Before accepting a request to book a Nikah ceremony, an Imam concerned should satisfy himself that parties have the legal capacity to get married. In this context, the Imam should require the parties to produce proof of age, preferably demanding to see their passports, and by checking their immigration status in the United Kingdom. It is also the duty of the Imam who carries out the Nikah to satisfy himself that the parties to the Nikah give their consent freely, without undue influence or duress and that neither party has been subjected to any coercion or financial inducement. This is particularly important where one of the parties is above the age of 16 but under 18, and the consent of parents is required or where a party is subject to immigration control. In the event of doubts on age and free consent, the Imam should share his doubts with the parties and refuse to proceed unless further satisfactory evidence is produced.

The Nikah ceremony must be carried out in public and should be witnessed by a minimum of two persons whose identity and particulars should be duly recorded in the relevant documentation as should any agreement by parties on the payment of dower.

The Chair of MINAB, Maulana Sarfraz Madni said: “ Although MINAB is sceptical of the so-called investigation and its results as stated in the Press, we are determined that all Mosques remain mindful of their duties of good governance. Good governance includes compliance with the laws of the land. We call upon those who were involved in this “secret investigation” to share its methodology as well as full results with us, so that our legitimate doubts, given the prevailing climate of anti-Muslim media, are resolved. We also call upon all our members to pay particular attention to safeguarding children and the vulnerable users of their services in all areas including education.

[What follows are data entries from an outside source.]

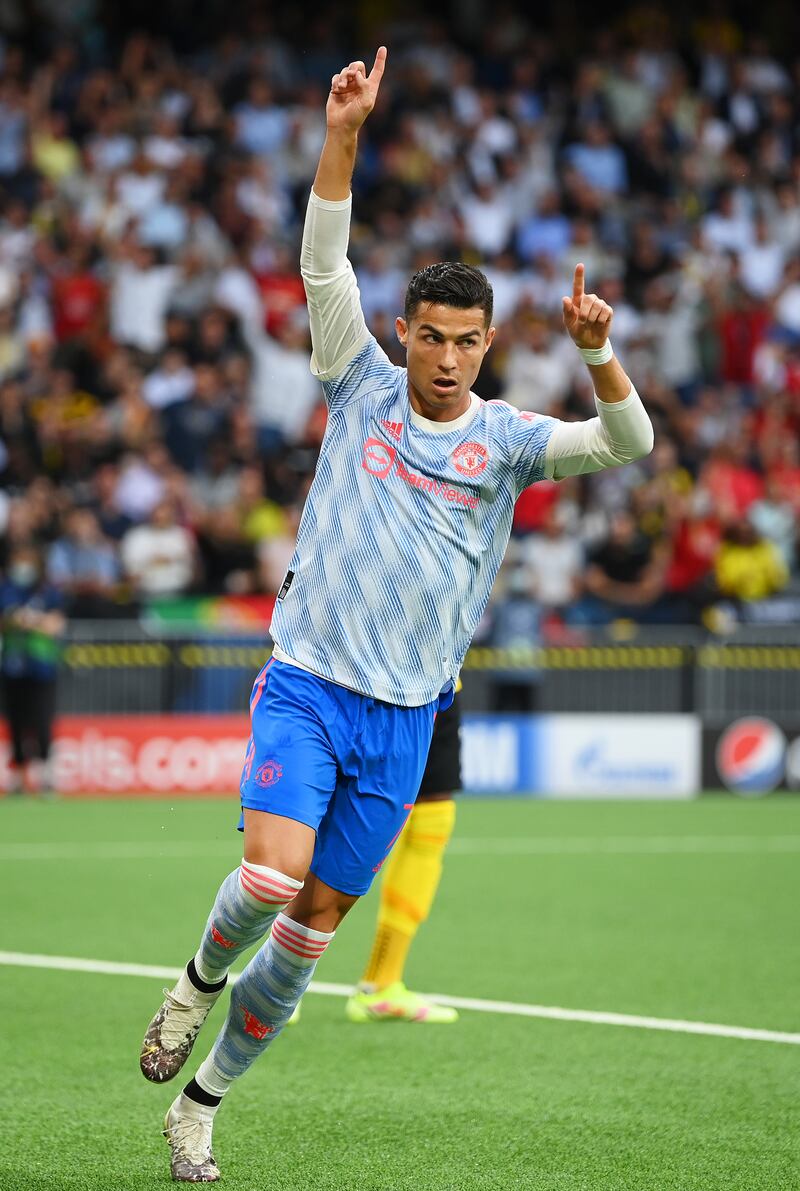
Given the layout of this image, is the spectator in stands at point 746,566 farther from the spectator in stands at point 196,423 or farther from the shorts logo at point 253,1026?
the shorts logo at point 253,1026

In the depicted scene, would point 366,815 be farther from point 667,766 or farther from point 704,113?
point 704,113

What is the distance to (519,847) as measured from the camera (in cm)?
1292

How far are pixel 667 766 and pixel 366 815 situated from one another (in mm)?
12601

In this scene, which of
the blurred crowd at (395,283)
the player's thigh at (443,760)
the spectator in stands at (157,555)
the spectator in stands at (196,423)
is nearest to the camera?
the player's thigh at (443,760)

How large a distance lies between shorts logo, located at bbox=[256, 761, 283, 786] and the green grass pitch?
3.57ft

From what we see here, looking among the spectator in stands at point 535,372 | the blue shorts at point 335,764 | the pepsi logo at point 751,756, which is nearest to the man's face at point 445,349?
the blue shorts at point 335,764

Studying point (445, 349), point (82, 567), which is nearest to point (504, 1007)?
point (445, 349)

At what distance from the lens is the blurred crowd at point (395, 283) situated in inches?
672

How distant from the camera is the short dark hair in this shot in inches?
196

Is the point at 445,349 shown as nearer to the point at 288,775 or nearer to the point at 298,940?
the point at 288,775

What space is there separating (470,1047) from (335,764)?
7.03 feet

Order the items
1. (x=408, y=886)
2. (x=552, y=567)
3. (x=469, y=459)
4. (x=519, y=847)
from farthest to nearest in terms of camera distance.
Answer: (x=552, y=567) < (x=519, y=847) < (x=408, y=886) < (x=469, y=459)

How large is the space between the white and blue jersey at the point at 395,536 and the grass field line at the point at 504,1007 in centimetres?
244

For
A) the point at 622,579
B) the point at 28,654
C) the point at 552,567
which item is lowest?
the point at 28,654
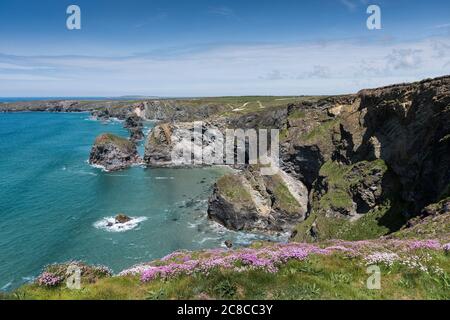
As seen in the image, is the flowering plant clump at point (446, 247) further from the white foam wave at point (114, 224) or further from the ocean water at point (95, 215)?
the white foam wave at point (114, 224)

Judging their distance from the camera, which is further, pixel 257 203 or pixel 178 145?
pixel 178 145

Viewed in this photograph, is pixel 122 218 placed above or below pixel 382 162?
below

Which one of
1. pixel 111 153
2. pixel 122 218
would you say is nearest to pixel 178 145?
pixel 111 153

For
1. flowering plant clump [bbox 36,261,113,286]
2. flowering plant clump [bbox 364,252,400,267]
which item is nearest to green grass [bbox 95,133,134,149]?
flowering plant clump [bbox 36,261,113,286]

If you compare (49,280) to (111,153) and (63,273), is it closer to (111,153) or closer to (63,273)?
(63,273)

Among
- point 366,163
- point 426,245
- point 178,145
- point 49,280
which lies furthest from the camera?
point 178,145

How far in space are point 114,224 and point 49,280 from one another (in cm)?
5705

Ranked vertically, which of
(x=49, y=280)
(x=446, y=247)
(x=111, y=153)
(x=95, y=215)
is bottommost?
(x=95, y=215)

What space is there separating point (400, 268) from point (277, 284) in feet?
20.7

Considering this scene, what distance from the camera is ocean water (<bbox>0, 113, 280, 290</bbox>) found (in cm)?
5753

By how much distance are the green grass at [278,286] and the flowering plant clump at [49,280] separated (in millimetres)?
251

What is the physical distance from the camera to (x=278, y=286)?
48.1ft

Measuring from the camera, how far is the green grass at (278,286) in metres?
14.1

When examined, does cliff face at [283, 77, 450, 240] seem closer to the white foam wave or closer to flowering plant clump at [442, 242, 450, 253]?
flowering plant clump at [442, 242, 450, 253]
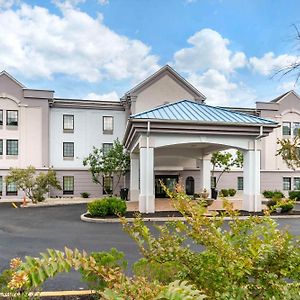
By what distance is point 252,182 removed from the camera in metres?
18.0

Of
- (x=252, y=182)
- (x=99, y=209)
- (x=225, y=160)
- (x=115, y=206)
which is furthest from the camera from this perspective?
(x=225, y=160)

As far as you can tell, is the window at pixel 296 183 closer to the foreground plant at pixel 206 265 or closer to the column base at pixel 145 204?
the column base at pixel 145 204

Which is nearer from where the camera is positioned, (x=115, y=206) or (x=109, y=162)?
(x=115, y=206)

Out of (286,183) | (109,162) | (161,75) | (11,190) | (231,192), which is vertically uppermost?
(161,75)

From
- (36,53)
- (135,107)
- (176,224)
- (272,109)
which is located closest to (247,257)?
(176,224)

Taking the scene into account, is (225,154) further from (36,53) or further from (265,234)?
(265,234)

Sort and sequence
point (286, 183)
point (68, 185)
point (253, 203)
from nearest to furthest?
point (253, 203) → point (68, 185) → point (286, 183)

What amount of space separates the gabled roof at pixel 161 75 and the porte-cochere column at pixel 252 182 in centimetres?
1536

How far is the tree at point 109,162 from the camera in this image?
94.3 feet

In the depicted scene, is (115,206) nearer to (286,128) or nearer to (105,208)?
(105,208)

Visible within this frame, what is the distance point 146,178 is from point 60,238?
6336 millimetres

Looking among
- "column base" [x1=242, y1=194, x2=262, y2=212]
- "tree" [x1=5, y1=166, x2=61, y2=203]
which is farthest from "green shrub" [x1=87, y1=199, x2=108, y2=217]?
"tree" [x1=5, y1=166, x2=61, y2=203]

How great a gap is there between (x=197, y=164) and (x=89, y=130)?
11.4 metres

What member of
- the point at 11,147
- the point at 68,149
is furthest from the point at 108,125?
the point at 11,147
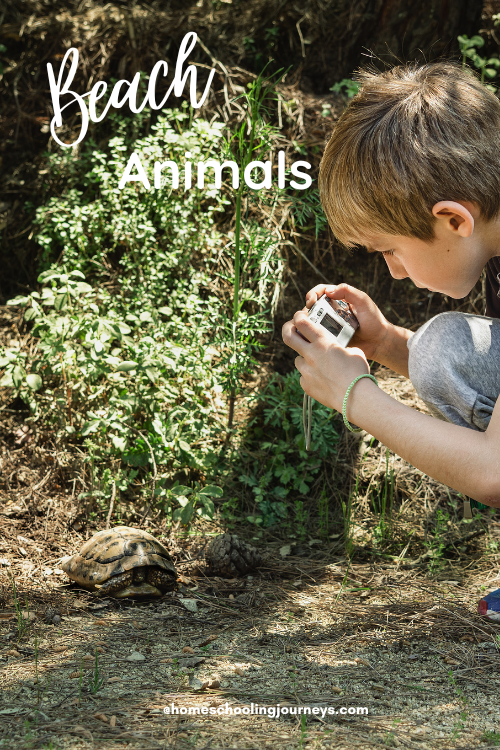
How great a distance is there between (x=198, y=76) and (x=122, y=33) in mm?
586

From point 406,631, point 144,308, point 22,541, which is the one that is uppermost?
point 144,308

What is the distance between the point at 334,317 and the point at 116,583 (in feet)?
4.18

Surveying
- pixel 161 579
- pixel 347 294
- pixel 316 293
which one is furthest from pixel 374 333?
pixel 161 579

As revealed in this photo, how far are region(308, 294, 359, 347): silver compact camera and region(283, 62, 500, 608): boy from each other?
0.11m

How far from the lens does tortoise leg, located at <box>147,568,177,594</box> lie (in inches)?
98.7

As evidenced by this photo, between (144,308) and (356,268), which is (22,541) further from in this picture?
(356,268)

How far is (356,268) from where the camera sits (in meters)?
3.98

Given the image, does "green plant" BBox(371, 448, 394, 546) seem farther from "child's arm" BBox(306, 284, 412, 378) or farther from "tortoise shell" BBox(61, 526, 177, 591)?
"tortoise shell" BBox(61, 526, 177, 591)

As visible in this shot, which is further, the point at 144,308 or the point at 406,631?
the point at 144,308

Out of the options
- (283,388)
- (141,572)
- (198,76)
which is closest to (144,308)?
(283,388)

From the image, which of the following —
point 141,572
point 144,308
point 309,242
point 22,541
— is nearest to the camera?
point 141,572

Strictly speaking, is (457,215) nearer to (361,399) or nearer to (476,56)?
(361,399)

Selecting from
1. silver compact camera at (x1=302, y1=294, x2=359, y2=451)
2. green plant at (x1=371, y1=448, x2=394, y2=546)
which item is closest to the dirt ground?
green plant at (x1=371, y1=448, x2=394, y2=546)

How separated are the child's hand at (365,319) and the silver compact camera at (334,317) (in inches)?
3.6
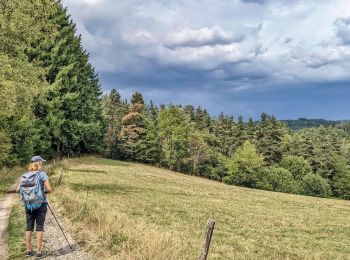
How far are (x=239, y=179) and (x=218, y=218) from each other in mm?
68839

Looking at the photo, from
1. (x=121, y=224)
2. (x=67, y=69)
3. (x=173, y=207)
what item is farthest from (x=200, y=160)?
(x=121, y=224)

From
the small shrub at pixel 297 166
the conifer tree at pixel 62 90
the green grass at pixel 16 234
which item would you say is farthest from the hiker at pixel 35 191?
the small shrub at pixel 297 166

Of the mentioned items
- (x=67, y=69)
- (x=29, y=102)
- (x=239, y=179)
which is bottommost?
(x=239, y=179)

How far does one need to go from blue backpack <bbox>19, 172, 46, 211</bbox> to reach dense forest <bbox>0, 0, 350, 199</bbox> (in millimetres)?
23122

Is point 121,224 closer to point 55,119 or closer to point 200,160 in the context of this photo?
point 55,119

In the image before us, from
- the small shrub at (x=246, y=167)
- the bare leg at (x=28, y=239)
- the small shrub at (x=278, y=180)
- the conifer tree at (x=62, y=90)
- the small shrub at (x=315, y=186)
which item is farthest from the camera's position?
the small shrub at (x=315, y=186)

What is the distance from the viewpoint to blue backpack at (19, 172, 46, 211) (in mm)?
11164

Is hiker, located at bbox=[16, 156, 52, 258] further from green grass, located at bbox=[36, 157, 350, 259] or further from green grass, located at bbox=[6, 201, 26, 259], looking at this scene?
green grass, located at bbox=[36, 157, 350, 259]

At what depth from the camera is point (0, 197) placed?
77.8ft

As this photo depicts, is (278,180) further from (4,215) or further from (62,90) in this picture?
(4,215)

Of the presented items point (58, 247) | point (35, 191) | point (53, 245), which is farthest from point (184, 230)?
point (35, 191)

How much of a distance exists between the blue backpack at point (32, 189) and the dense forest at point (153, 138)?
23122 millimetres

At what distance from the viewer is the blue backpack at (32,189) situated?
1116 centimetres

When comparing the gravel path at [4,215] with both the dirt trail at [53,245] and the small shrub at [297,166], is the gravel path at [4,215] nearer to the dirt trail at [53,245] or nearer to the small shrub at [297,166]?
the dirt trail at [53,245]
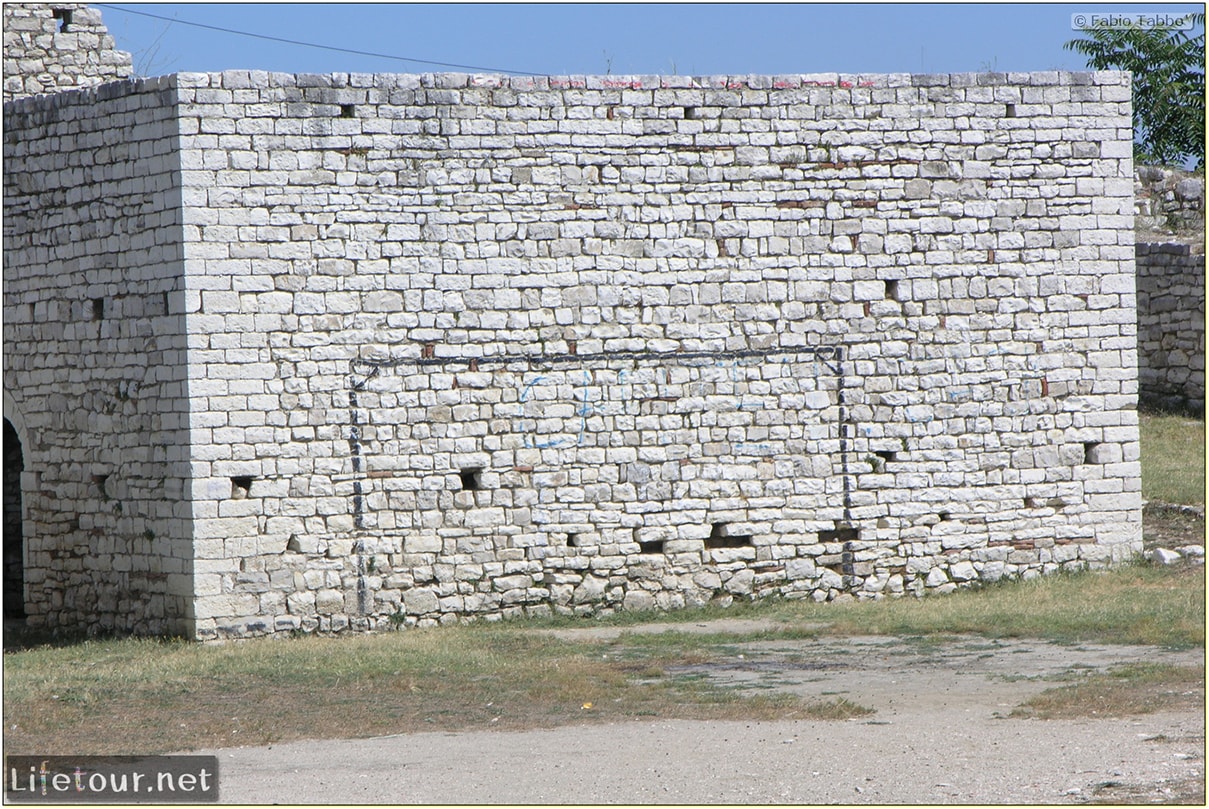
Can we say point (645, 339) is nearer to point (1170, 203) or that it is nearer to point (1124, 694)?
point (1124, 694)

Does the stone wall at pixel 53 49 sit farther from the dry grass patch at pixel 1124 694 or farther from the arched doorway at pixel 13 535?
the dry grass patch at pixel 1124 694

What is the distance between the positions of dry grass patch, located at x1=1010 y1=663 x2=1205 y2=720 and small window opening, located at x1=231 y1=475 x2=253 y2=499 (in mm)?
5732

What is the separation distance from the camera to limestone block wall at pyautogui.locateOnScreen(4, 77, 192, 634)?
36.9 feet

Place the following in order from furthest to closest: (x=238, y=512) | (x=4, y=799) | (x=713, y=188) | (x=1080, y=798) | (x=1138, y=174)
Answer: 1. (x=1138, y=174)
2. (x=713, y=188)
3. (x=238, y=512)
4. (x=4, y=799)
5. (x=1080, y=798)

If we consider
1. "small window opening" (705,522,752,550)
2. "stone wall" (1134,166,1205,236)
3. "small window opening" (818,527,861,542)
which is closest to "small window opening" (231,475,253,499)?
"small window opening" (705,522,752,550)

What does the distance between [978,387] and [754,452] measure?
1963 millimetres

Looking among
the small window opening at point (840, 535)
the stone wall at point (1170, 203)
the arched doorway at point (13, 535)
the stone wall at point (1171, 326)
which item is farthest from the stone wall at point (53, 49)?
the stone wall at point (1170, 203)

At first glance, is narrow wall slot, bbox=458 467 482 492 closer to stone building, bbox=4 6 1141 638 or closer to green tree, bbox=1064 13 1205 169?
stone building, bbox=4 6 1141 638

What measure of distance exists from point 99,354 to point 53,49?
2.92m

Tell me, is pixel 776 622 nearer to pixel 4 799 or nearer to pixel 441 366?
pixel 441 366

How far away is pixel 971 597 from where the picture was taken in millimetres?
12273

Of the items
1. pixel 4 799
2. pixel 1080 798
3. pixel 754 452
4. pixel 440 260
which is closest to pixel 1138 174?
pixel 754 452

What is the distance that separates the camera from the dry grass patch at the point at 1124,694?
798cm

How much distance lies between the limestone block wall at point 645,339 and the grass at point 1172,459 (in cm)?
228
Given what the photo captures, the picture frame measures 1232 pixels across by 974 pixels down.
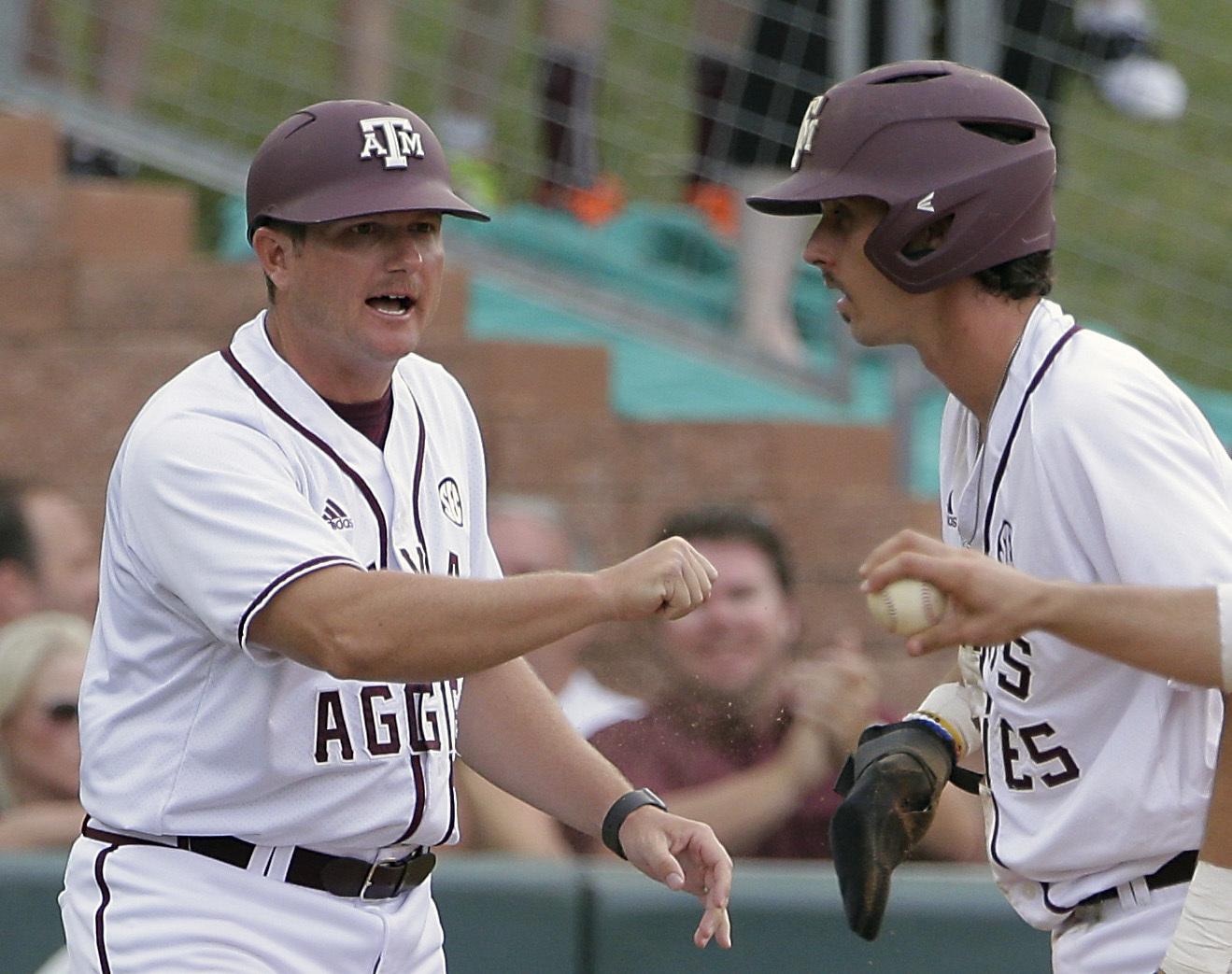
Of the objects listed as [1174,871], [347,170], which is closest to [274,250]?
[347,170]

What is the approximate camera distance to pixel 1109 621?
2561 millimetres

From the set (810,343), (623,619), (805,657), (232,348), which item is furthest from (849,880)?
(810,343)

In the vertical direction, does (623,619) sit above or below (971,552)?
below

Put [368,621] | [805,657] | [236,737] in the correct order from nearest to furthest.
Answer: [368,621], [236,737], [805,657]

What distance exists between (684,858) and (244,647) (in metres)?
0.89

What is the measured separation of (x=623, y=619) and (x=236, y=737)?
25.7 inches

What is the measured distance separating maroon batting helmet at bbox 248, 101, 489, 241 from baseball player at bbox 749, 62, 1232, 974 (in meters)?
0.53

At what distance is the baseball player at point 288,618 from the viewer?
3.05 metres

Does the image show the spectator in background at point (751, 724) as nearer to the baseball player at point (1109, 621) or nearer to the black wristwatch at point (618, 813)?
the black wristwatch at point (618, 813)

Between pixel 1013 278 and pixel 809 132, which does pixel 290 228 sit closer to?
pixel 809 132

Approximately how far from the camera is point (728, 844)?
199 inches

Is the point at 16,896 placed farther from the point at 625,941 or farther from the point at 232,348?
the point at 232,348

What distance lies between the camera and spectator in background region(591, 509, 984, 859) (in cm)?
492

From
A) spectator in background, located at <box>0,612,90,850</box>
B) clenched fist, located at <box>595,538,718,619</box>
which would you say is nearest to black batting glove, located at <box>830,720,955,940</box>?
clenched fist, located at <box>595,538,718,619</box>
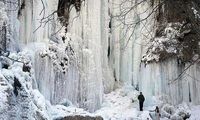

Nevertheless if there is cogent and reliable evidence that laws have been broken, we would support tough sanctions to be used against those responsible.”



Notes to Editors:

A - The Mosques and Imams National Advisory Board (MINAB) is engaged in the promotion of good governance in Mosques and Imam Training Institutions through a process of voluntary self regulation.

B-  It has a diverse membership of over 600 hundred Mosques and Training Institutions.

C-  It is a charity registered under the laws of England & Wales.

D-  It is a community led independent body, non sectarian in its outlook with no role in matters of theology and an accountable and transparent system of representation.